Source Code is a Graph, Not a Sequence: A Cross-Lingual Perspective on
Code Clone Detection
- URL: http://arxiv.org/abs/2312.16488v1
- Date: Wed, 27 Dec 2023 09:30:31 GMT
- Title: Source Code is a Graph, Not a Sequence: A Cross-Lingual Perspective on
Code Clone Detection
- Authors: Mohammed Ataaur Rahaman, Julia Ive
- Abstract summary: We show that graph-based methods are more suitable for code clone detection than sequence-based methods.
We show that CodeGraph outperforms CodeBERT on both data-sets, especially on cross-lingual code clones.
- Score: 3.3298891718069648
- License: http://creativecommons.org/licenses/by-nc-sa/4.0/
- Abstract: Source code clone detection is the task of finding code fragments that have
the same or similar functionality, but may differ in syntax or structure. This
task is important for software maintenance, reuse, and quality assurance (Roy
et al. 2009). However, code clone detection is challenging, as source code can
be written in different languages, domains, and styles. In this paper, we argue
that source code is inherently a graph, not a sequence, and that graph-based
methods are more suitable for code clone detection than sequence-based methods.
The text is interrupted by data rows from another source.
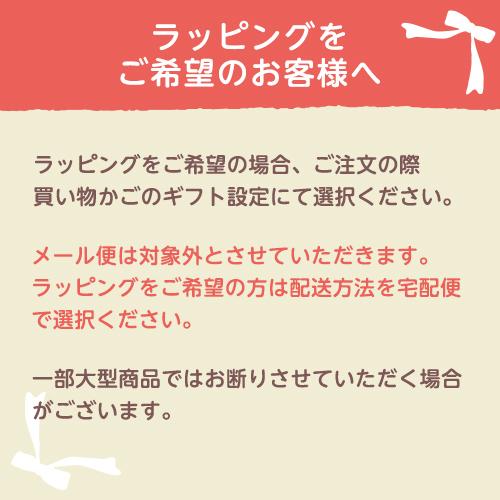 ラッピングを
ご希望のお客様へ

ラッピングをご希望の場合、ご注文の際
買い物かごのギフト設定にて選択ください。

メール便は対象外とさせていただきます。
ラッピングをご希望の方は配送方法を宅配便で選択ください。

一部大型商品ではお断りさせていただく場合がございます。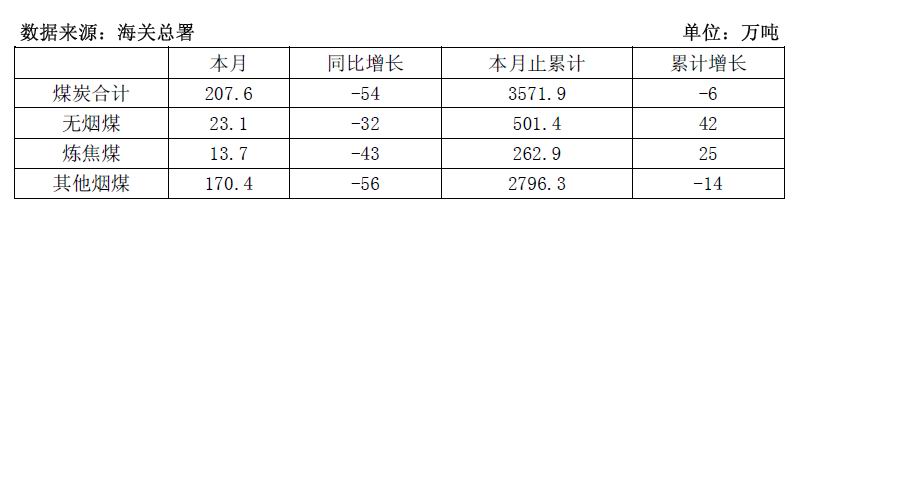 数据来源：海关总署 单位：万吨

|  | 本月 | 同比增长 | 本月止累计 | 累计增长 |
|---|---|---|---|---|
| 煤炭合计 | 207.6 | -54 | 3571.9 | -6 |
| 无烟煤 | 23.1 | -32 | 501.4 | 42 |
| 炼焦煤 | 13.7 | -43 | 262.9 | 25 |
| 其他烟煤 | 170.4 | -56 | 2796.3 | -14 |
We compare the performance of two state-of-the-art models: CodeBERT (Feng et
al. 2020), a sequence-based model, and CodeGraph (Yu et al. 2023), a
graph-based model, on two benchmark data-sets: BCB (Svajlenko et al. 2014) and
PoolC (PoolC no date). We show that CodeGraph outperforms CodeBERT on both
data-sets, especially on cross-lingual code clones. To the best of our
knowledge, this is the first work to demonstrate the superiority of graph-based
methods over sequence-based methods on cross-lingual code clone detection.